# Work required
Copy out the entries that follow. Leave none out.

# # #

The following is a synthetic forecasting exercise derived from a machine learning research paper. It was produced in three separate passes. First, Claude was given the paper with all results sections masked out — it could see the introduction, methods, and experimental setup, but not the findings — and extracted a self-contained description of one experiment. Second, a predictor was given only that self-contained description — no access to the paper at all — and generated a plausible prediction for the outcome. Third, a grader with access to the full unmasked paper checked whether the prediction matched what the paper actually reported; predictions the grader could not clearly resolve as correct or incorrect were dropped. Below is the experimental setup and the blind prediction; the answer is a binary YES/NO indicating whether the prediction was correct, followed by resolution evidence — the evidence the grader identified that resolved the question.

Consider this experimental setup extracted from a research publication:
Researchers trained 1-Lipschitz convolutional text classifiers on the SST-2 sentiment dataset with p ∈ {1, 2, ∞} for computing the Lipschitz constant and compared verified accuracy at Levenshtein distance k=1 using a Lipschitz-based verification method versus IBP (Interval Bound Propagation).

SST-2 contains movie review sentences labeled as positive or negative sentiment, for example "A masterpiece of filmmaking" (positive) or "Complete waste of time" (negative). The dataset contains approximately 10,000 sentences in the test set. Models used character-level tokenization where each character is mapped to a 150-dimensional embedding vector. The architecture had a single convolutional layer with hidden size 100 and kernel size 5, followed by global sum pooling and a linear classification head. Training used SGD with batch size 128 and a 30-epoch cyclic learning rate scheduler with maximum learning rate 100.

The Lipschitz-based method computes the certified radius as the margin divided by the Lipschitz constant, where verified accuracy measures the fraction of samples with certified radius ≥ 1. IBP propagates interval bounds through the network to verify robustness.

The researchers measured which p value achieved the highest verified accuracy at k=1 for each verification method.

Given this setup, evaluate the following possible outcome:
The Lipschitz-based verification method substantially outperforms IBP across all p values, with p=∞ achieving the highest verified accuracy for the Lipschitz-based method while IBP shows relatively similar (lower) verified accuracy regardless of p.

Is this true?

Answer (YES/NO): NO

# # #

# Written solution
The following is a synthetic forecasting exercise derived from a machine learning research paper. It was produced in three separate passes. First, Claude was given the paper with all results sections masked out — it could see the introduction, methods, and experimental setup, but not the findings — and extracted a self-contained description of one experiment. Second, a predictor was given only that self-contained description — no access to the paper at all — and generated a plausible prediction for the outcome. Third, a grader with access to the full unmasked paper checked whether the prediction matched what the paper actually reported; predictions the grader could not clearly resolve as correct or incorrect were dropped. Below is the experimental setup and the blind prediction; the answer is a binary YES/NO indicating whether the prediction was correct, followed by resolution evidence — the evidence the grader identified that resolved the question.

Consider this experimental setup extracted from a research publication:
Researchers trained 1-Lipschitz convolutional text classifiers on the SST-2 sentiment dataset with p ∈ {1, 2, ∞} for computing the Lipschitz constant and compared verified accuracy at Levenshtein distance k=1 using a Lipschitz-based verification method versus IBP (Interval Bound Propagation).

SST-2 contains movie review sentences labeled as positive or negative sentiment, for example "A masterpiece of filmmaking" (positive) or "Complete waste of time" (negative). The dataset contains approximately 10,000 sentences in the test set. Models used character-level tokenization where each character is mapped to a 150-dimensional embedding vector. The architecture had a single convolutional layer with hidden size 100 and kernel size 5, followed by global sum pooling and a linear classification head. Training used SGD with batch size 128 and a 30-epoch cyclic learning rate scheduler with maximum learning rate 100.

The Lipschitz-based method computes the certified radius as the margin divided by the Lipschitz constant, where verified accuracy measures the fraction of samples with certified radius ≥ 1. IBP propagates interval bounds through the network to verify robustness.

The researchers measured which p value achieved the highest verified accuracy at k=1 for each verification method.

Given this setup, evaluate the following possible outcome:
The Lipschitz-based verification method substantially outperforms IBP across all p values, with p=∞ achieving the highest verified accuracy for the Lipschitz-based method while IBP shows relatively similar (lower) verified accuracy regardless of p.

Is this true?

Answer (YES/NO): NO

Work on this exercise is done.